À Dnipro, le spatial ukrainien joue sa survie

PivdenMach YoujMach Dnipro
Un hall de l'usine PivdenMach en 2016. On y distingue des éléments de lanceurs Zenit, Antares et Tsyklon à divers degrés de finition, ainsi qu'une maquette de Tsyklon 4. Crédit : DR.
Le vaste complexe industriel de Dnipro, ancien fleuron de l’industrie spatiale et de défense soviétique, ne survit que grâce à ses fragiles exportations. Kiev lui promet un avenir européen.

La situation de l’usine de propergol solide NVO PKhZ, sur le point de fermer alors qu’elle conditionne la survie de l’industrie nationale des missiles, n’est pas isolée dans l’industrie aérospatiale ukrainienne.

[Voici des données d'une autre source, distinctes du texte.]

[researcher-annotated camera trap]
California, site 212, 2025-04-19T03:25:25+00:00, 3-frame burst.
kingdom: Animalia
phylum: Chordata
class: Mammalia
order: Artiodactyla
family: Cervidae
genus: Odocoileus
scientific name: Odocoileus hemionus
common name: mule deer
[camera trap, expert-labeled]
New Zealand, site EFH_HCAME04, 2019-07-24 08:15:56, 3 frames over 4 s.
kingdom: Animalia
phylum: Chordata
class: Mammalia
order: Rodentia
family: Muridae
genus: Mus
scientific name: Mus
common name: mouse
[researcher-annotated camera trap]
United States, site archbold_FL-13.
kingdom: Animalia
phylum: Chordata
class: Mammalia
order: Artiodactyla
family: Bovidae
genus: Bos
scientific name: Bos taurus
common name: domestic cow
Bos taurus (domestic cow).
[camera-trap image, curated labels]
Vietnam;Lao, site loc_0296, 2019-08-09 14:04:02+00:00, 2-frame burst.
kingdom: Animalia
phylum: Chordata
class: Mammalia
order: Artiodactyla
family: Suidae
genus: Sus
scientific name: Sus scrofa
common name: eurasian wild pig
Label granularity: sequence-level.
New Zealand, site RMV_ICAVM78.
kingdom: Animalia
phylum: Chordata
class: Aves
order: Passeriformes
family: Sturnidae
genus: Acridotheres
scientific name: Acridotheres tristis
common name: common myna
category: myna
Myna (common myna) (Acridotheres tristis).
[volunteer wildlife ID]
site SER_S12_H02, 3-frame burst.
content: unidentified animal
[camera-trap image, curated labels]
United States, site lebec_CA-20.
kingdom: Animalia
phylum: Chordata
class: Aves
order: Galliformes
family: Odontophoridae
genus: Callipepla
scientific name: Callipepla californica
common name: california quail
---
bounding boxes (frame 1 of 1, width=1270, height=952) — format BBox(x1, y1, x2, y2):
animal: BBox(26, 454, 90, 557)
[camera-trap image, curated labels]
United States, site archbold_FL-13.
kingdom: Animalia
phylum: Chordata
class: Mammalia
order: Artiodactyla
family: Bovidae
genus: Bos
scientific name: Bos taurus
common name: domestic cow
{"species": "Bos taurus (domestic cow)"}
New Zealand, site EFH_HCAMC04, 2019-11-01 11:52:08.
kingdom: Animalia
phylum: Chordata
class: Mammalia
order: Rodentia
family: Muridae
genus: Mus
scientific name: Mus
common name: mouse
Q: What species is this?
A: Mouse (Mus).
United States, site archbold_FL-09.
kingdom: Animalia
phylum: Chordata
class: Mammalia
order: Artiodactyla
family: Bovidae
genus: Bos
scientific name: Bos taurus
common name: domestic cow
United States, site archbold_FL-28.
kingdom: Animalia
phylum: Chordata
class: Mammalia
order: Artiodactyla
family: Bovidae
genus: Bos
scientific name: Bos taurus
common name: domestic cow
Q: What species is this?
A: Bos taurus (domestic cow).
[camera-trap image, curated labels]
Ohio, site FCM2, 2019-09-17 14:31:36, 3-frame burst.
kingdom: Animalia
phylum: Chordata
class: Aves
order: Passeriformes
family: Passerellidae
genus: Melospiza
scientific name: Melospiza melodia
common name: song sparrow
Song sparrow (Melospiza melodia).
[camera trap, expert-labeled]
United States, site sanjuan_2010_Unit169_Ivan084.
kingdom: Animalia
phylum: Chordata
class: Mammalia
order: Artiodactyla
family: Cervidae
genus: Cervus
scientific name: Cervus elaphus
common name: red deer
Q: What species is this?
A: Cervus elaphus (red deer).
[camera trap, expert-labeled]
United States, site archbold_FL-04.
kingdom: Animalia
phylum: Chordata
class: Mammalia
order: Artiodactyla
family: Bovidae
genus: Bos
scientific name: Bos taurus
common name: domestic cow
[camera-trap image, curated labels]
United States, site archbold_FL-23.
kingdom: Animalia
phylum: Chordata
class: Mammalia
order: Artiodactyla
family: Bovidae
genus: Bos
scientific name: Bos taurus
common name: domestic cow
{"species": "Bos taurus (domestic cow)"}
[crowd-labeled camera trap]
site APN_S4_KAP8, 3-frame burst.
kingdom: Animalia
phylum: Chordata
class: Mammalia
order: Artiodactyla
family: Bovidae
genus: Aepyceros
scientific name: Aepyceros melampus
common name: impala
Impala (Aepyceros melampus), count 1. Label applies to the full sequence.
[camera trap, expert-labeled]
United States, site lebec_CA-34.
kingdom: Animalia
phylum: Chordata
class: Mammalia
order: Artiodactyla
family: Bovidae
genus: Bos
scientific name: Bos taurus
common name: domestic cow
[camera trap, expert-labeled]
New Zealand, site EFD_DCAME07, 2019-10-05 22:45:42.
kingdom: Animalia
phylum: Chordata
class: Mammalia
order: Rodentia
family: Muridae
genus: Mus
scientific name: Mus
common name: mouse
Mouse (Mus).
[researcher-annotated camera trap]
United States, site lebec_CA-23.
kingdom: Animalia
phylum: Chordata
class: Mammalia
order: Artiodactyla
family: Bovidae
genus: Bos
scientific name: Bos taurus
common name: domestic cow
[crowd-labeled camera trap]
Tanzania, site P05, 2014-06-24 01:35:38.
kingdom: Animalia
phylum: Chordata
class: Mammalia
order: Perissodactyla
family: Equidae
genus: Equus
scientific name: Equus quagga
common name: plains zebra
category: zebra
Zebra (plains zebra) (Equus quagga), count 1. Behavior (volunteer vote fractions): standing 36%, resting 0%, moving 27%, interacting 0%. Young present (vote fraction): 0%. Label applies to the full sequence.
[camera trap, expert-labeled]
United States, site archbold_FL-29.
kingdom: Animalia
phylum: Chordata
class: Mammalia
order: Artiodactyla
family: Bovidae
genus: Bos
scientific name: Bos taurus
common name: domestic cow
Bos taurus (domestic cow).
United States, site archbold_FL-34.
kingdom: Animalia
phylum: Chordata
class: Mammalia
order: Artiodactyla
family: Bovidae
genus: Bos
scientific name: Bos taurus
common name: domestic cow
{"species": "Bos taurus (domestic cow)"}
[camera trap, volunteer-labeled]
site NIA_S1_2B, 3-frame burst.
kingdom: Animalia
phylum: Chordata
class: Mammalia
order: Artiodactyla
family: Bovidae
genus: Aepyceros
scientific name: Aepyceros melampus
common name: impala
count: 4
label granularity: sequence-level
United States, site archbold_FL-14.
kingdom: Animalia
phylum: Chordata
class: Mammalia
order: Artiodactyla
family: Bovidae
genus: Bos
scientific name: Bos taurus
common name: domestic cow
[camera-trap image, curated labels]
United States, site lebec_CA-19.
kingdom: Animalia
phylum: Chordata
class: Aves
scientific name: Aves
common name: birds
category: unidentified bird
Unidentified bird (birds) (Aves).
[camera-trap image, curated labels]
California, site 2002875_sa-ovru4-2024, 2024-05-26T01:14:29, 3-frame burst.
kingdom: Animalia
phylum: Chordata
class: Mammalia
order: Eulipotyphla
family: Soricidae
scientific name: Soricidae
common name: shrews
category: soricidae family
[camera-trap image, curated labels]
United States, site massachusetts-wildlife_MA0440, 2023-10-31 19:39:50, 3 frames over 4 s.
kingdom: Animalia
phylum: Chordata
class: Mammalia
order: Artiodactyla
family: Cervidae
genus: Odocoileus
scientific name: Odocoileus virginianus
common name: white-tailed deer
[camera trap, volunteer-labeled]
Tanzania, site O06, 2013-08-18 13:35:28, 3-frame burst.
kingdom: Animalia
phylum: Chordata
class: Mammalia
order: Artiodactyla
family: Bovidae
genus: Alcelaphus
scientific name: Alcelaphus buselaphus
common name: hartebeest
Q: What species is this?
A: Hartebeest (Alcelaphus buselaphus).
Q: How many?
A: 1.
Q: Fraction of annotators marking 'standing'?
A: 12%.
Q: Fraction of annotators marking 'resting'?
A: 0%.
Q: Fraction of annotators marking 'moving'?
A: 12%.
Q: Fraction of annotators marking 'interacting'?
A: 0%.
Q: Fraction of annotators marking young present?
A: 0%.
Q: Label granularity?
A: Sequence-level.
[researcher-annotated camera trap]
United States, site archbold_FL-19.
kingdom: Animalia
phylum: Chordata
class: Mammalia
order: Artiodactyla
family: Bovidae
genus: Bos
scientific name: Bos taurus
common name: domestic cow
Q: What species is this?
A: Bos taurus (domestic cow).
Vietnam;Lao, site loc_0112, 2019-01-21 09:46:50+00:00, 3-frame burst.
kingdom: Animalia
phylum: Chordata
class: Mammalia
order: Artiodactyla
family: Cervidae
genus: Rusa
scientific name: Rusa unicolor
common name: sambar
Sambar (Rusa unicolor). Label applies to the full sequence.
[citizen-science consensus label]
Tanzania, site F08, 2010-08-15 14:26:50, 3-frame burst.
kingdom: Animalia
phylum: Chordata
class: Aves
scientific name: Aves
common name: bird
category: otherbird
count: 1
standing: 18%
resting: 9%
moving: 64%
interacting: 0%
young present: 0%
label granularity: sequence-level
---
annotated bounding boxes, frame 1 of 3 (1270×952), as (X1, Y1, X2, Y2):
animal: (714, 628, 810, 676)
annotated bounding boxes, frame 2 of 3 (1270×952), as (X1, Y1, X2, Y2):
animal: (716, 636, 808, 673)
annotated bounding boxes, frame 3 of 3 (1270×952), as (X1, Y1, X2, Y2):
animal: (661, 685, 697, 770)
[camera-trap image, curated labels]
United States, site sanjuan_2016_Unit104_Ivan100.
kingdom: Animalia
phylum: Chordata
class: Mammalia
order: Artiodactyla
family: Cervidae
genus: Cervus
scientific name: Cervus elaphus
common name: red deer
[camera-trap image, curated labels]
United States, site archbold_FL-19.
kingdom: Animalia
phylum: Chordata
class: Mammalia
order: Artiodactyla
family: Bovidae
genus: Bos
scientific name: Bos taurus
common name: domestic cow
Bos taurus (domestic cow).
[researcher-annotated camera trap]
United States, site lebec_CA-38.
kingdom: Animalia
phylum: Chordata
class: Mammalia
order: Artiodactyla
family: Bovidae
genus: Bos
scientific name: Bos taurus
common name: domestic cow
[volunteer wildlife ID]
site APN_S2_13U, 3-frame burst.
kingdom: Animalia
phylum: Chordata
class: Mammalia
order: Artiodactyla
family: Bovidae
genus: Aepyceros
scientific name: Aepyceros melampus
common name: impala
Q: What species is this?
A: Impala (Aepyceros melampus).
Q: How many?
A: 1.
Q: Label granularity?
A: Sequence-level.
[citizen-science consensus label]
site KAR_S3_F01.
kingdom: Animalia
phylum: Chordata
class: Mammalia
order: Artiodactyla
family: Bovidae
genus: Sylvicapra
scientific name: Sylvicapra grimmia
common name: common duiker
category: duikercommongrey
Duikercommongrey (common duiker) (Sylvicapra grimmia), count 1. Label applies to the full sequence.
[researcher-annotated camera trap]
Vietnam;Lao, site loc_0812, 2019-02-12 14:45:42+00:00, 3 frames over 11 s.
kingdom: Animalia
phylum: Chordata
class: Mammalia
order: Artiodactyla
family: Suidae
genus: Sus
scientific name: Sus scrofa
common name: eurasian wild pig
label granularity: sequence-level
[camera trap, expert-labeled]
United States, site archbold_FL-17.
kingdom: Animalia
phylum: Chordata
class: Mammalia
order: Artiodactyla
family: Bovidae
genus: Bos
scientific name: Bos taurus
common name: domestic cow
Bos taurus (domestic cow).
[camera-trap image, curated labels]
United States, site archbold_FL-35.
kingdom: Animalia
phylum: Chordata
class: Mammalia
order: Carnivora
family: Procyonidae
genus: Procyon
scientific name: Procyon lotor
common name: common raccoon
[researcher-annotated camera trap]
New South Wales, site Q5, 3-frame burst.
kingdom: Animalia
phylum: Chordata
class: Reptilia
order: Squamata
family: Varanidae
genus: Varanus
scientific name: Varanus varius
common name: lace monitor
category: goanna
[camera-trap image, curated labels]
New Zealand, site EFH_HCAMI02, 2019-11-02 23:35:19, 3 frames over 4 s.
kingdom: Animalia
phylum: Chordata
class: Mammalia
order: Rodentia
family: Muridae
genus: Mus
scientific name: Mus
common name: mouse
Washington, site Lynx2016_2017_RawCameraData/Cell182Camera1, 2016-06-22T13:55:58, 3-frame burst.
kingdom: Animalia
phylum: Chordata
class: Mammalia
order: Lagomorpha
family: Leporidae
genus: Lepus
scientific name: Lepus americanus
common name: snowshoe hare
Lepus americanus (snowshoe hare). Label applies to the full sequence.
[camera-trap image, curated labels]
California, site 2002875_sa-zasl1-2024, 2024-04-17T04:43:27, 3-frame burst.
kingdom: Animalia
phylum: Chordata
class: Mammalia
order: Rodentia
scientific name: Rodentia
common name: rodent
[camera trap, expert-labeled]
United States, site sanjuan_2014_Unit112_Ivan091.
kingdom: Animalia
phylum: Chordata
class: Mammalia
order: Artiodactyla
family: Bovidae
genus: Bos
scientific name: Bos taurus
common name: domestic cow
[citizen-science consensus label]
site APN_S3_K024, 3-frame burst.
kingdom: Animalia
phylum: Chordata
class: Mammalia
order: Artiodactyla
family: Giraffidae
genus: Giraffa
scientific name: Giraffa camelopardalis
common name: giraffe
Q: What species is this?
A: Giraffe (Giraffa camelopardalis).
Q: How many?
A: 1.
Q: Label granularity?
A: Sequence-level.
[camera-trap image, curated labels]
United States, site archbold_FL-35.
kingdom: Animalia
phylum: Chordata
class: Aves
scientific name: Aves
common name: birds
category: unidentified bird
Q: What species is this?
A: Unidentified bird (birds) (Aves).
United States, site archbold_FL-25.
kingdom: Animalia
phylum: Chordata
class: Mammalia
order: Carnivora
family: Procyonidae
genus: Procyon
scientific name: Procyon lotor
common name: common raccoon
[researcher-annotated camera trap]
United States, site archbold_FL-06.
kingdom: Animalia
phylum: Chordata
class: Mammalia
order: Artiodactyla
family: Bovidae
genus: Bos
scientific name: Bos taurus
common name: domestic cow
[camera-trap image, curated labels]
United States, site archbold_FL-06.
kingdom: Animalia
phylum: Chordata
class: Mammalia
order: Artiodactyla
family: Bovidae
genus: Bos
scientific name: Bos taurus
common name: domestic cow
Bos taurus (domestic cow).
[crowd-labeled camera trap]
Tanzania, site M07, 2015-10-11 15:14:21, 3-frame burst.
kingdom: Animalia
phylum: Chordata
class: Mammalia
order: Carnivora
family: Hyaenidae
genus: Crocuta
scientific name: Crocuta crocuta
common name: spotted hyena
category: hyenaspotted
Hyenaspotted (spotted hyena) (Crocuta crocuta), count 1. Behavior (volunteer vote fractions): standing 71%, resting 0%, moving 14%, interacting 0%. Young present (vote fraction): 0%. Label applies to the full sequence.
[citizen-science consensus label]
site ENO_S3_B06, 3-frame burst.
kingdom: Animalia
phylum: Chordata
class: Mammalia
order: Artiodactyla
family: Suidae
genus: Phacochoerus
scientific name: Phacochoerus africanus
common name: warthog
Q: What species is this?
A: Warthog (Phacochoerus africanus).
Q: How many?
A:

L’ancien complexe soviétique de Dnipro (l’ex-Dniepropetrovsk), avec le bureau d’études KB Pivdenne et l’usine MZ PivdenMach (anciennement KB Youjnoyé et MZ YoujMach), est aujourd’hui en déliquescence. Depuis la crise de Crimée en 2014, le complexe d’État, affilié à la DKAU, a perdu tous ses débouchés en Russie. La production des lanceurs Zenit et Dnepr a été annulée.

Le développement et la production du missile Hrim 2 sous l’égide de Pivdenne est l’une des rares activités nationales qui demeurent et PivdenMach doit se tourner vers l’export pour survivre. L’usine produit notamment le premier étage du lanceur Antares de Northrop Grumman (hors propulsion) et le moteur RD-843 de l’étage supérieur Avum des lanceurs européens Vega et Vega C. À terme, le RD-843 doit être remplacé par le moteur italien Mira sur Vega E vers 2024.